When I started this blog, it was partly on the inspiration of reading my sister’s blogs, but I was also planning on using it as my outlet to comment upon the current events that get me irritated or put a smile on my face. However, it seems that more often than not, it became a way to reflect on the past and to talk about things remembered. This time however, I can talk about that bit of fun from last weekend – the Great Blizzard of 2016 aka Jonas, or something or other.
I look forward to times like that during the winter like I look forward to vacation during the summer. Snowstorms make the winter more interesting and breaks up the mundane of the daily grind. There’s something quiet and calming about snowfall that seems to turn down the noise of the rest of the outside world. Even shoveling isn’t that big of a deal – when it can be done at one’s own pace without having to worry about doing anything else that day. It is quite annoying to have to shovel out with the purpose of going to work instead of the purpose of making a nice sliding hill in the driveway.
This season has been quite unusual as we had the record-breaking warmth for Christmas. Now we are in the icy grip of winter, or at least we were before the blizzard. As fun as the big snows are when they come, it seems a habit of the climate here in Pennsy that as soon as it’s over, the warmer weather flows right in and melts all the fun away. Within the first couple of days after it was all over, we must have lost at least seven or eight inches to melting. Easy come, easy go I guess. There was that one year, though, a few years back where we had a few storms almost back to back, so that made things really interesting for a couple of weeks.
While it’s nice and all to have that break from the grind, it often makes me wonder how other people who live in areas where snowfall like this isn’t out of the ordinary look at us in the Tri-state area. Two to three feet of snow in one fell swoop is one thing, but it seems that our region gets paralyzed if there is anything more than a couple of inches. Sometimes it borders on the ridiculous. However, one of the things that really irks me is that constant nagging by state and local officials and the news stations about staying inside and off the roadways if it is not absolutely necessary to be traveling. To me, if it’s that damn important, then they need to be shutting things down and making sure a state of emergency is just that – only emergency personnel are allowed out on the roads. For God’s sake, year of year of these storms and none of them have realized that certain businesses are simply not going to close, and as such force their employees out into the mess unless they are forced to close. If everyone is so concerned about safety and such (even as those very businesses claim to be), then just shut them down, otherwise it’s just so much asinine lip service. There is nothing, and I mean absolutely nothing, that is so important that it can’t wait a day or two to go pick up at the store – especially when we have far enough advance notice of these storms nowadays.
One of things I did find amusing however, in the headshaking way, are those questions inevitable asked by reporters when the unusual weather is a topic of newsworthy discussion. It usually goes along the lines of “what do you think about this (insert unusual weather event).” I’m not sure the reason for it, but it seems they want some type of “hype” reaction from the people of whom the question is asked. Once in a while, they’ll get that person like me who has no problem with the weather as it is unfolding, yet the reporter acts incredulous that the interviewee is not affronted by the non-conformity.

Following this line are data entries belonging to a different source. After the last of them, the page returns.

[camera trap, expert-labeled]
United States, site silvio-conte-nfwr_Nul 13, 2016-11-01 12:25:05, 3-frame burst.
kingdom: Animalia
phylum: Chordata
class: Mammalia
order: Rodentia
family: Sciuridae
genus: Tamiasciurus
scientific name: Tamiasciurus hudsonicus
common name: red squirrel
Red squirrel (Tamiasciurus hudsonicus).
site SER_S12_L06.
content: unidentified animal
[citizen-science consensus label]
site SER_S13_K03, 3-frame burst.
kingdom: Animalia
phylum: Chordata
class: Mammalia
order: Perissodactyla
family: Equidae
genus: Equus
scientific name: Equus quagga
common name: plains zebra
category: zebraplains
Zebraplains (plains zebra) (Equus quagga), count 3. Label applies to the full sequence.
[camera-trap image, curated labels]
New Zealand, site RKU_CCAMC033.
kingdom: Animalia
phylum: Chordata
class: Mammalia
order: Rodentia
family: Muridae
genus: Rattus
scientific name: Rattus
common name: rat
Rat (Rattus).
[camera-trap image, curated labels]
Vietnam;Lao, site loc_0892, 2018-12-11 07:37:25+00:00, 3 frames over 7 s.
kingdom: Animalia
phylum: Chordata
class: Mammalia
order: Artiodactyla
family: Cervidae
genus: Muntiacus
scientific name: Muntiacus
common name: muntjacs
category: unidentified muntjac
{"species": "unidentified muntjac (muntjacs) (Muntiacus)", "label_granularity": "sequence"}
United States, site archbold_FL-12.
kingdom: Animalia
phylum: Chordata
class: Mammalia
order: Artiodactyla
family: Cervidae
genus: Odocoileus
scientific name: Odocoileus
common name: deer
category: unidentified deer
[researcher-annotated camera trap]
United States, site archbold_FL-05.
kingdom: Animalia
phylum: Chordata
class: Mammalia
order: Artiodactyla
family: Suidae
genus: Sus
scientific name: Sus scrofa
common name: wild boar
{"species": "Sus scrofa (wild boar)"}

Wild weather has always been fun for me. Sometimes I think I missed my calling as a meteorologist. Like those winter blizzards, those summer thunderstorms bring one of those tiny thrills every time they roll around. I can recall a few that were preceded by some really neat cloud formations. A really cool sight to see are those rolling thundercells out West. It’s pretty cool to be standing out one some plain somewhere watching a huge thunderstorm some 20 miles away glide by in all its anvil shaped glory. So it was nice for Jonas to grace us with his presence for a day so we could watch the ebb and flow of the snowfall and continue to be amused by the local news stations and government officials. Time to look forward to the next one, hopefully sooner rather than later – and again on my weekend off.